Au deuxième trimestre 2022, Total a engrangé un bénéfice net de 5,7 milliards de dollars, principalement en raison de l’augmentation des prix depuis le début de la guerre3. Le groupe français n’est pas le seul concerné par ces superprofits directement liés à la guerre et à ses conséquences.

Si les superprofits des entreprises énergétiques sont généralisés à l’échelle mondiale, les prix des produits de consommation ainsi que les niveaux d’inflation connaissent d’importantes variations selon les pays. Avec 6,2 % d’augmentation des prix en glissement annuel en septembre, la France connaissait les niveaux les plus faibles de la zone euro.

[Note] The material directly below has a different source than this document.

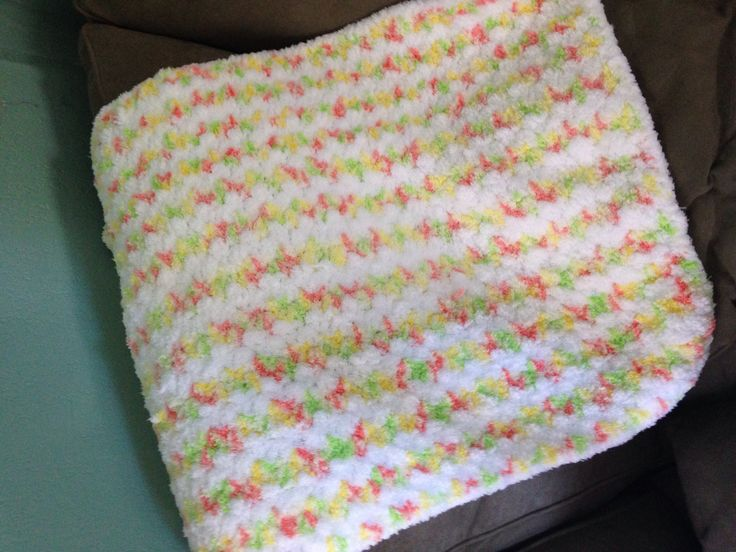 Pipsqueak Baby Yarn Simple Pattern Baby Blanket Finished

De la même manière, les prix du carburant français (essence et diesel) sont parmi les moins chers en Europe. L’électricité fait à ce titre figure d’exception car, avec un mégawattheure à 159,17 €, la France se situe au-dessus de la moyenne parmi les pays de l’Union européenne, selon l’Agence internationale de l’énergie. 

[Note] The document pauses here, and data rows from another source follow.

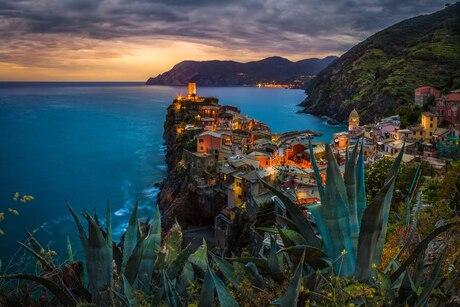 zonsondergang in Vernazza, cinque terre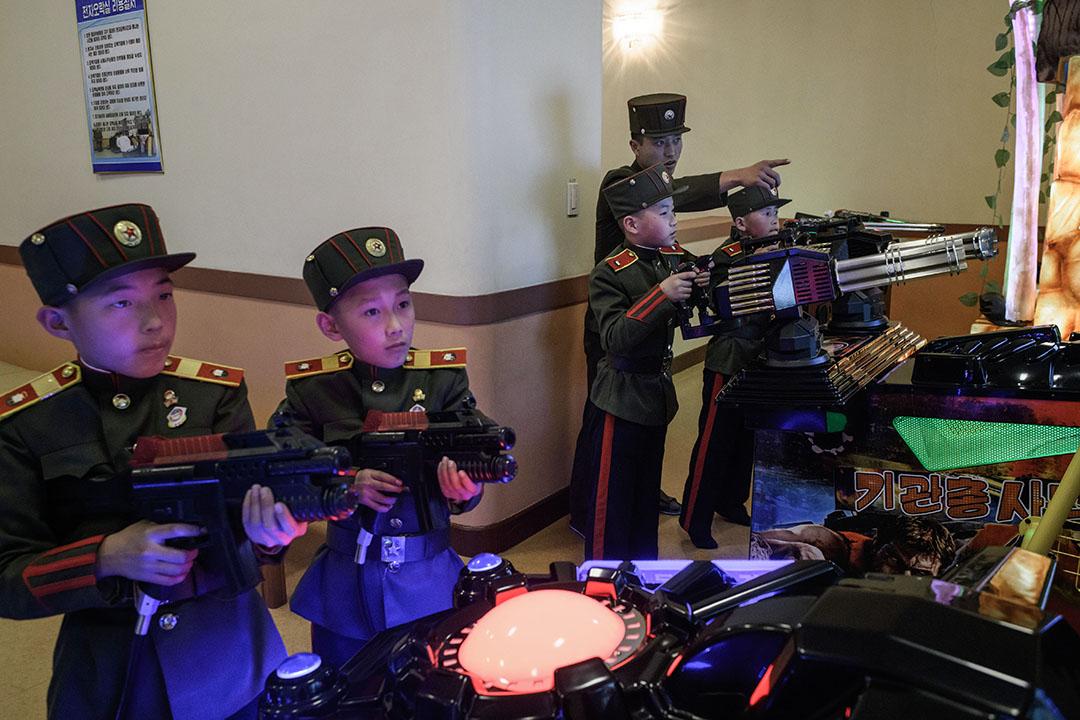2018年4月10日,學生在萬景台革命學院玩電腦遊戲。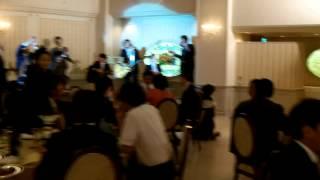 結婚式の余興で演奏・歌った ウルフルズ「バンザイ!」 の カバーです。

  • Si les estimations de l’ampleur de la crise énergétique varient, certains évaluent pour le moment le coût entre 6 et 8 % du PIB européen.

Les pays européens les plus riches ont pour le moment été en mesure de compenser partiellement l’augmentation des prix de l’énergie en mettant en place des mesures visant à la protection des consommateurs. Toutefois, la part des revenus disponibles dédiée aux dépenses d’énergie risque d’augmenter considérablement dans les pays de l’Est et du Sud du continent.

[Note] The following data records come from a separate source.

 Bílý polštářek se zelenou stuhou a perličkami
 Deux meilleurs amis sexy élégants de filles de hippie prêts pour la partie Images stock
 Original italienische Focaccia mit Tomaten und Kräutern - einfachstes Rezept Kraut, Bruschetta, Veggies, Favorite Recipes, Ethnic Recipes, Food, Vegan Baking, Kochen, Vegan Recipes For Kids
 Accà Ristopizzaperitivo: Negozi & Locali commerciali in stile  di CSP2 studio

  • Les dernières données disponibles indiquent qu’en 2018, bien avant le début de l’augmentation des prix de l’énergie en 2021, les 10 % des ménages les plus pauvres dépensaient 8,3 % de leurs revenus disponibles pour leurs factures d’énergie4.
  • Au cours des dernières semaines, d’importantes manifestations contre l’augmentation du coût de la vie à Prague et Vienne ainsi que des grèves dans les secteurs aérien et ferroviaire au Royaume-Uni, en Allemagne et en Espagne ont eu lieu.

Celles-ci, dirigées avant tout contre l’inflation et les mesures mises en place par les gouvernements, présentent également un risque pour l’unité européenne vis-à-vis de l’assistance apportée à l’Ukraine, récemment renforcée par les frappes russes sur des infrastructures civiles ukrainiennes.